16/04/21 : Un centre de vaccination de grande capacité va ouvrir ses portes au Parc des Expositions de Poitiers le 20 avril prochain.

13/04/21 : 264 196 311,23 euros c'est le montant des subventions votées ce 12 avril lors de la dernière commission permanente du Conseil régional de Nouvelle-Aquitaine. 244 délibérations ont été votées par des élus régionaux sous la présidence d'Alain Rousset.

12/04/21 : Philippe Dubourg, Maire d'Illats depuis 1977, est décédé le 11 avril dernier. Plusieurs élus locaux, dont Christophe Duprat, Maire de Saint-Aubin du Médoc, saluent la mémoire d'un « élu de terrain attaché à son territoire ».

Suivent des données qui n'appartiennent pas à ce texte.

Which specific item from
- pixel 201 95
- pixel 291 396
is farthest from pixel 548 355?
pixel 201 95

02/04/21 : Autour de la Journée de sensibilisation à l’autisme le 2 avril des villes illuminent leurs monuments en bleu: un symbole pour rappeler la nécessité de simplifier et améliorer le quotidien des personnes autistes. A Bordeaux ce sera la porte de Bourgogne.

01/04/21 : Le 9 avril prochain, la cité scolaire Alcide Dusolier de Nontron deviendra la 1ère cité scolaire 100% bio de France.

31/03/21 : Régionales- Signe de l'alliance entre GénérationS et EELV, Benoit Hamon sera à Bordeaux le 1er avril en soutien à Nicolas Thierry, tête de liste EELV de « Nos terroirs, notre avenir ». Sa numéro 2 en Gironde est Anne-Laure Bedu candidate GénérationS

24/03/21 : Charente-Maritime : Véronique SCHAAF, sous-préfète de Villeneuve-sur-Lot, est nommée sous-préfète de Saintes. Elle devrait prendre ses fonctions le 19 avril 2021. Elle succède à Adeline BARD, arrivée dans l’arrondissement de Saintes en juillet 2018.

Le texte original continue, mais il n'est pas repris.